Campuses have stepped up affordability efforts too. The University of Texas at Austin, which has more than 51,000 students, on July 9 said it would cover tuition and fees for students whose families make as much as $65,000 per year. That’s an estimated 8,600 students per year. The University of Illinois at Urbana-Champaign this fall will cover tuition and fees for state residents whose families have an income of $61,000 or less.
That could pressure Indiana’s DePauw University: the liberal arts college recruits students from the neighboring state. The proposals for nationwide free public college also remain a threat, said Robert Andrews, vice president for enrollment management.
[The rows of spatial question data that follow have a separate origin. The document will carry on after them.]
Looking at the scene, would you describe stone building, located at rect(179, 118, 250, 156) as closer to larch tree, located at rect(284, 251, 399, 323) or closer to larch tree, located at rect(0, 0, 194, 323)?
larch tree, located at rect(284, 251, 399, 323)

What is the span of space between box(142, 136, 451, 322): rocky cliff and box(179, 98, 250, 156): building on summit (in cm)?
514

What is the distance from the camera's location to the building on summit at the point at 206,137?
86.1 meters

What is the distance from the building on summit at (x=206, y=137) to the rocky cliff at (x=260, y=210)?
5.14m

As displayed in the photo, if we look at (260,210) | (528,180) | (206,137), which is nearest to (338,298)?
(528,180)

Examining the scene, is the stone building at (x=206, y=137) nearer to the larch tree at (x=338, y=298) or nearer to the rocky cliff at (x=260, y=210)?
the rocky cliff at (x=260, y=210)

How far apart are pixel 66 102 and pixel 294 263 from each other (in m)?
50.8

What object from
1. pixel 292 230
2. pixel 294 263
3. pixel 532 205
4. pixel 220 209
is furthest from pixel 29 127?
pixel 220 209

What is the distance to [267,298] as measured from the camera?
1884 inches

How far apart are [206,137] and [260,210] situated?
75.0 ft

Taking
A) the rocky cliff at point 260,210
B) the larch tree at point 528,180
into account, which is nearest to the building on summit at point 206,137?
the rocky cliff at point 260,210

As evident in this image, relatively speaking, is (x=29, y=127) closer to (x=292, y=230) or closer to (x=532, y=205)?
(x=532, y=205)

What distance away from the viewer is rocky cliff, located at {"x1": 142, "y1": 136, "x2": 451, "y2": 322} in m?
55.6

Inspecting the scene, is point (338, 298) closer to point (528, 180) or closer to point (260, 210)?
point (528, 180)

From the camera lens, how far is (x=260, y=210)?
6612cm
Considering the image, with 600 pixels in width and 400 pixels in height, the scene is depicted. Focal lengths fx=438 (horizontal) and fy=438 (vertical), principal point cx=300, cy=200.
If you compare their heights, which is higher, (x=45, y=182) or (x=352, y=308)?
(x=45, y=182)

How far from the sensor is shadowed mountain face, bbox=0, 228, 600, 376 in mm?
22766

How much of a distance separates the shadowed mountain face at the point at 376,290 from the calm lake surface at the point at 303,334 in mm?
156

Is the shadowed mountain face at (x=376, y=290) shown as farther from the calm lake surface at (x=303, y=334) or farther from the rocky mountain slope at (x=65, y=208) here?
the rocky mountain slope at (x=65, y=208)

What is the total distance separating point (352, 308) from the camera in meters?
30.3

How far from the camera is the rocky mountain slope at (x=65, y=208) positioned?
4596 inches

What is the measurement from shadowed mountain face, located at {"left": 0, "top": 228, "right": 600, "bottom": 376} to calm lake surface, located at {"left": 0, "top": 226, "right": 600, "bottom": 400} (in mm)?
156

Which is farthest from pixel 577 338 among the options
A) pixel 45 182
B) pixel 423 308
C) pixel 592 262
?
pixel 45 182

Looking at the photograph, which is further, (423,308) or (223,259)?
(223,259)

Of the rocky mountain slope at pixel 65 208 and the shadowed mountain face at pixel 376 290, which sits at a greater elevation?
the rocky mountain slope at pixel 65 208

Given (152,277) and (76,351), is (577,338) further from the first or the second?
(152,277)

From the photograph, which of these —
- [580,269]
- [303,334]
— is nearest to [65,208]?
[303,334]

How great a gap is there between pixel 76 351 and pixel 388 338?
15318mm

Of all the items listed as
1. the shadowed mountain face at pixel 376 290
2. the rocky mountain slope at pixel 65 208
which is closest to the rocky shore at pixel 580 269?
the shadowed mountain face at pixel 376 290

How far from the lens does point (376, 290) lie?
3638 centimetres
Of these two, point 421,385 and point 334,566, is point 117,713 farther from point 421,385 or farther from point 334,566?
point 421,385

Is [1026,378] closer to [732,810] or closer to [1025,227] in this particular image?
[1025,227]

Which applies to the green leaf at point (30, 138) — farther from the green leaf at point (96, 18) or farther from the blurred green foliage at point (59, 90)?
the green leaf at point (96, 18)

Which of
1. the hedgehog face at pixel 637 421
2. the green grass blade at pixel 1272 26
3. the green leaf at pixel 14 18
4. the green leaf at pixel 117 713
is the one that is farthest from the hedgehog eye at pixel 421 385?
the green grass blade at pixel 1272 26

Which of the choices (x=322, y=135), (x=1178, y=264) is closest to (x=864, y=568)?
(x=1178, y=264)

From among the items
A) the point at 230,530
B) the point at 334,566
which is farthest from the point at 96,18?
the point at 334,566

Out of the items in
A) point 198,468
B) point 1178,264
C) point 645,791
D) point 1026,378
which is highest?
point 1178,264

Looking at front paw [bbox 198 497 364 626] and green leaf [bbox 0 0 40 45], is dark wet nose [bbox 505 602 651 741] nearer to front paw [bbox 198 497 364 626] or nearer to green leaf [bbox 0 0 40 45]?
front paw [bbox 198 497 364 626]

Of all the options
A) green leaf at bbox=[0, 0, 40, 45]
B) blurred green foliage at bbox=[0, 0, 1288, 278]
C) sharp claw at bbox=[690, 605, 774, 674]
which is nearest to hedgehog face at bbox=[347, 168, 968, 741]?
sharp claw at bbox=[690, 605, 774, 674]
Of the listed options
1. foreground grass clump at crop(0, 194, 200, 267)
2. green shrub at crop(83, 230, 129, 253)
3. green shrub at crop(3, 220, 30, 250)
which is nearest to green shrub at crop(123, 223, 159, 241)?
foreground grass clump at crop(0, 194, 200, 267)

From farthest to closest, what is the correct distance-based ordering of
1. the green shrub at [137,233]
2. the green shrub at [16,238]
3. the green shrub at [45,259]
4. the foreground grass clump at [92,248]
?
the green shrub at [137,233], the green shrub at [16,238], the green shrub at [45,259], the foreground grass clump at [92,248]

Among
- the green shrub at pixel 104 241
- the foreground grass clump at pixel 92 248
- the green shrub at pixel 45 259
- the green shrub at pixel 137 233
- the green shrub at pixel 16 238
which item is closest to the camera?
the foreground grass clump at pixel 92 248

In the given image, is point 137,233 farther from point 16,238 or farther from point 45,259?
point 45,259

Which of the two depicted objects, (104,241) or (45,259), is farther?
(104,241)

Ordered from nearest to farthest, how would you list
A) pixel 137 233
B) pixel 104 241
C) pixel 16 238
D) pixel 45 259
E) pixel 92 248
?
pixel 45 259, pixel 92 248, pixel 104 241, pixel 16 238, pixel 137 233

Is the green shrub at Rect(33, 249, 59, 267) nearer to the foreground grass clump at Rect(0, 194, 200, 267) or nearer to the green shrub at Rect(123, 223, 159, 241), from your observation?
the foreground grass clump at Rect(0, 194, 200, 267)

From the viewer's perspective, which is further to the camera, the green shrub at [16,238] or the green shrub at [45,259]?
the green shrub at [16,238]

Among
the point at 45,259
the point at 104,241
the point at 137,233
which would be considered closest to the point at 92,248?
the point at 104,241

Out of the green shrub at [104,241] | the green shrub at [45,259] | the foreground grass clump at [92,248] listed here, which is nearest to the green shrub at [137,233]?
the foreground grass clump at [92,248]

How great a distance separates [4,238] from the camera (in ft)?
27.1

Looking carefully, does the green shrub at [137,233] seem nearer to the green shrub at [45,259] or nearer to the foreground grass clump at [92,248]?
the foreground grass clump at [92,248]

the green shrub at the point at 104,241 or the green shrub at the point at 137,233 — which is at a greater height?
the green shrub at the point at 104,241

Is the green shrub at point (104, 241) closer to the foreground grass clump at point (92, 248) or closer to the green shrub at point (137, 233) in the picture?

“Obviously, it puts institutions like DePauw and thousands of other private schools in a dangerous situation for our long-term viability,” he said.
Return on Investment
Private college leaders argue that lower- and middle-income students rarely pay the listed price of attendance. Tuition discounting, or the amount of tuition revenue offset by institutions’ grants and forms of aid, reached a record level in the 2018-19 year, according to a study of more than 400 private colleges by the National Association of College and University Business Officers. And private, not-for-profit institutions offer other advantages, such as smaller class sizes. They have a higher six-year graduation rate than public universities, according to the National Center for Education Statistics.
The debate over free college nationwide may be a wake-up call for private colleges, leading to affordability efforts or new programs. That’s what happened in New York: Siena College, a liberal arts college in Loudonville, started a program this year that guarantees $52,000 in scholarship money to both in-state and out-of-state students. If students don’t graduate in four years, Siena will pay the rest.